== AVAILABLE DATA ==
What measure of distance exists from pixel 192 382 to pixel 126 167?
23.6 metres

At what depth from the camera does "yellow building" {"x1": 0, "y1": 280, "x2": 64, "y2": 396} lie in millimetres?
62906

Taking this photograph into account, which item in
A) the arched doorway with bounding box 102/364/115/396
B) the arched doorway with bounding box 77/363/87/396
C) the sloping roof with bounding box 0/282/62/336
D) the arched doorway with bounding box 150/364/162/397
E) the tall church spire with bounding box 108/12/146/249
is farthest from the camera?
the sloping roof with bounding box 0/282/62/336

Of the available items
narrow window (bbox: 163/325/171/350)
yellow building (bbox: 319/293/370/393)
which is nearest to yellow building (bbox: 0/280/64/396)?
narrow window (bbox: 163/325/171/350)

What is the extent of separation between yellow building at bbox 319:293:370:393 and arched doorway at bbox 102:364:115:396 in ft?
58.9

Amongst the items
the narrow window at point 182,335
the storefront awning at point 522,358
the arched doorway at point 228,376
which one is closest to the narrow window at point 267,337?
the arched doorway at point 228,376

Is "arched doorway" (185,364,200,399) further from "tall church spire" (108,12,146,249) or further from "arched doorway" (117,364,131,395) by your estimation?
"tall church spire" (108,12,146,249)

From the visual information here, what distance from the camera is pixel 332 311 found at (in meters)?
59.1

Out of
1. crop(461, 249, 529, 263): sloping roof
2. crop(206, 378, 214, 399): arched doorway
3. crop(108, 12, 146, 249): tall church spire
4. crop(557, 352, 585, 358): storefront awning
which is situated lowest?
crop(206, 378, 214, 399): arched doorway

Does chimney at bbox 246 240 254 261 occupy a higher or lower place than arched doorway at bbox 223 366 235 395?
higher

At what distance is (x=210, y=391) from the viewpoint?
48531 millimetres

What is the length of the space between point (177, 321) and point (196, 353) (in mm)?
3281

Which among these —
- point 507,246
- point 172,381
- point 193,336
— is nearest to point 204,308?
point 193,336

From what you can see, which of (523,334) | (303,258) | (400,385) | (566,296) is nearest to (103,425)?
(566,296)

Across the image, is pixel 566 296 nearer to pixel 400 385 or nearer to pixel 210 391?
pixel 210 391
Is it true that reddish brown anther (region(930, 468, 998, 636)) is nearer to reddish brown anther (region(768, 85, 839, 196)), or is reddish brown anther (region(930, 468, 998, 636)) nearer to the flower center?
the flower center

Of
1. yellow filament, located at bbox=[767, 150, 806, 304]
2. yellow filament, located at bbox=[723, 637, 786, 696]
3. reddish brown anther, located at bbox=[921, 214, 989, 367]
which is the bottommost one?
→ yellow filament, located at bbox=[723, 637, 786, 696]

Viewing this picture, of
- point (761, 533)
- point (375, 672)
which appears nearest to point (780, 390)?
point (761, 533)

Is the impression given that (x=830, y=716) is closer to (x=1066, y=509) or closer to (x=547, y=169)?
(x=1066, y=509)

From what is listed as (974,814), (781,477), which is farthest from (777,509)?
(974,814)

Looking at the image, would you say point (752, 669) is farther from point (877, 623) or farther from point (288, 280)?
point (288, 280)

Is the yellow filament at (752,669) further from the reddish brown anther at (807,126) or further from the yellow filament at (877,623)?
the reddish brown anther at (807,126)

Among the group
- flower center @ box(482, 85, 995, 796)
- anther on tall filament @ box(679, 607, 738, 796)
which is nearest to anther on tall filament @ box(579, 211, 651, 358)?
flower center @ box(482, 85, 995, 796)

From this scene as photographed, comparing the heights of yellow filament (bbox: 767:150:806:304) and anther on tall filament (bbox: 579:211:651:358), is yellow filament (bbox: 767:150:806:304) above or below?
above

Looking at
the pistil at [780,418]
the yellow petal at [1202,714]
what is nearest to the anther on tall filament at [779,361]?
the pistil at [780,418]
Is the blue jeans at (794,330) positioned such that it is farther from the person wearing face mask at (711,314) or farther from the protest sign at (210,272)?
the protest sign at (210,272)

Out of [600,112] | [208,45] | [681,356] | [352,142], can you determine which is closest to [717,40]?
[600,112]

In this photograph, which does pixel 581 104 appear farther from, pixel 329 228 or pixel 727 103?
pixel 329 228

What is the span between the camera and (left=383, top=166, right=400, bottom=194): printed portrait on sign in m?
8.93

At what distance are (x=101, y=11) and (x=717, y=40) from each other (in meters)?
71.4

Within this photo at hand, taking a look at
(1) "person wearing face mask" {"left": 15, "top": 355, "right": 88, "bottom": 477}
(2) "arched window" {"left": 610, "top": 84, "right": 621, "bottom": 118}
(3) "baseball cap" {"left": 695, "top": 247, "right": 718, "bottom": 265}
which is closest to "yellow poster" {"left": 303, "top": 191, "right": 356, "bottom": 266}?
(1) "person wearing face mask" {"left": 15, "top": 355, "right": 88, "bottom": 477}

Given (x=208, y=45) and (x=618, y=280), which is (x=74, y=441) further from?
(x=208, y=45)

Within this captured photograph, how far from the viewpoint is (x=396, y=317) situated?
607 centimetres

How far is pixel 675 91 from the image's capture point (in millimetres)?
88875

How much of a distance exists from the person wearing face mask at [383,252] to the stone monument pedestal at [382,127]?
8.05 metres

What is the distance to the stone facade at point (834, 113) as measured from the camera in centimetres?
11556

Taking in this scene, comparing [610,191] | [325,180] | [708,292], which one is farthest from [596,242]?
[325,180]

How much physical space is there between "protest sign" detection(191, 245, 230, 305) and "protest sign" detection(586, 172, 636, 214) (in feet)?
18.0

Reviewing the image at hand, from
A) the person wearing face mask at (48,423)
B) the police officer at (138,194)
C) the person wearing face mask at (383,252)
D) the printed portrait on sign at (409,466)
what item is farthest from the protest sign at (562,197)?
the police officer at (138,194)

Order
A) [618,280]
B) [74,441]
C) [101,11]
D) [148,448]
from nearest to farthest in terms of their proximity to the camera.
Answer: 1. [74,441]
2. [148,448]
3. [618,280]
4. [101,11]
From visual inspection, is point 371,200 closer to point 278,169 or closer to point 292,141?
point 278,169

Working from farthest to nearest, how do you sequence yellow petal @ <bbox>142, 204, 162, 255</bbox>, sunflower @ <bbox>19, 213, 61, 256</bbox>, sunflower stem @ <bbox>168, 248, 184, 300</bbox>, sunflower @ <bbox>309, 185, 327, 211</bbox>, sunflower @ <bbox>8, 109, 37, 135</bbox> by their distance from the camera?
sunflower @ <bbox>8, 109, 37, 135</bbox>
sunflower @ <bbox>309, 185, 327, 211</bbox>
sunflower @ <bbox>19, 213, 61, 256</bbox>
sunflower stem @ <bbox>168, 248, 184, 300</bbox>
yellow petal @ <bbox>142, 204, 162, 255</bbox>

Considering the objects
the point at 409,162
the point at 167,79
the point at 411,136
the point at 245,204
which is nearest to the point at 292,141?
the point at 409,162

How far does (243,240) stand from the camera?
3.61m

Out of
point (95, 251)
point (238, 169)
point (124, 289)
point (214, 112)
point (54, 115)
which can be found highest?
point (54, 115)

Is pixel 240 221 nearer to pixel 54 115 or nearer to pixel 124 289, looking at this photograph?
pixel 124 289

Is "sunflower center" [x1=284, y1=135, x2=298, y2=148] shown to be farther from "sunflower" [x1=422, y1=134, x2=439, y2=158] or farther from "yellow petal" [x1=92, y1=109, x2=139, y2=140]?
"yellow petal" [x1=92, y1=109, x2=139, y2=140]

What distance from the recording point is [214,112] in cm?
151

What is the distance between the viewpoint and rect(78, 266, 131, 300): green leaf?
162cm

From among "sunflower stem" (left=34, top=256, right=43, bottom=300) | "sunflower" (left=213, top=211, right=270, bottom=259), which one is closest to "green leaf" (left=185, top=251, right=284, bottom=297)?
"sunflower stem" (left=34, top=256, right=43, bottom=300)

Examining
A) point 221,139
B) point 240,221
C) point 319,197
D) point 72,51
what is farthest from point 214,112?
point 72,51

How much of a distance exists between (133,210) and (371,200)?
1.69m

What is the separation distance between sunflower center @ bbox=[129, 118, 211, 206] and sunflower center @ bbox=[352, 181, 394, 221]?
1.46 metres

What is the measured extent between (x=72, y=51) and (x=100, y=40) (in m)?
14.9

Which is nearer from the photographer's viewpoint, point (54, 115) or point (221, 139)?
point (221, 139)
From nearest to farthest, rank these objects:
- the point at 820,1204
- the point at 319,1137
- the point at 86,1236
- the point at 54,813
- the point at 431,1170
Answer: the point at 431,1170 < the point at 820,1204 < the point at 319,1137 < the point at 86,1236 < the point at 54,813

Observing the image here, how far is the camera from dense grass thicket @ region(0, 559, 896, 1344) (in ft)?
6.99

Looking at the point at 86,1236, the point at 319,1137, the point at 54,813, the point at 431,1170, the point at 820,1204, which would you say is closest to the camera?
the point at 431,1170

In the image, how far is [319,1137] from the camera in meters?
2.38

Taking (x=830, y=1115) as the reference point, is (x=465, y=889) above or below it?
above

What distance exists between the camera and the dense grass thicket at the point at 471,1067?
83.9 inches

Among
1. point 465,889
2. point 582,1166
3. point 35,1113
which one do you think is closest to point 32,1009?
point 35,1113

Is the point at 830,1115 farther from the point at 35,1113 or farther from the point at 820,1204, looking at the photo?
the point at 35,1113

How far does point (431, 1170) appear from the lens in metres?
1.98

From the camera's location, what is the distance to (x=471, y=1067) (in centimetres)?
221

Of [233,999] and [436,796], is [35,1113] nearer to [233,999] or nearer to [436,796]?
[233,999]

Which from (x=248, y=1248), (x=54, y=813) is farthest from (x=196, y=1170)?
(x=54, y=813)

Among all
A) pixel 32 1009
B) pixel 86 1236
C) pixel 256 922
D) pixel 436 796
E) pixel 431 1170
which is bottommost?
===
TASK GOAL: Reproduce the stretch from the line containing "Which from (x=248, y=1248), (x=54, y=813)" through the end of the records, changing every "pixel" to "point" and leaving the rest unchanged.

ANSWER FOR THE TASK:
Which from (x=248, y=1248), (x=54, y=813) is farthest from (x=196, y=1170)?
(x=54, y=813)

Among all
A) point 32 1009
B) point 86 1236
C) point 256 922
D) point 436 796
E) point 431 1170
which is bottommost?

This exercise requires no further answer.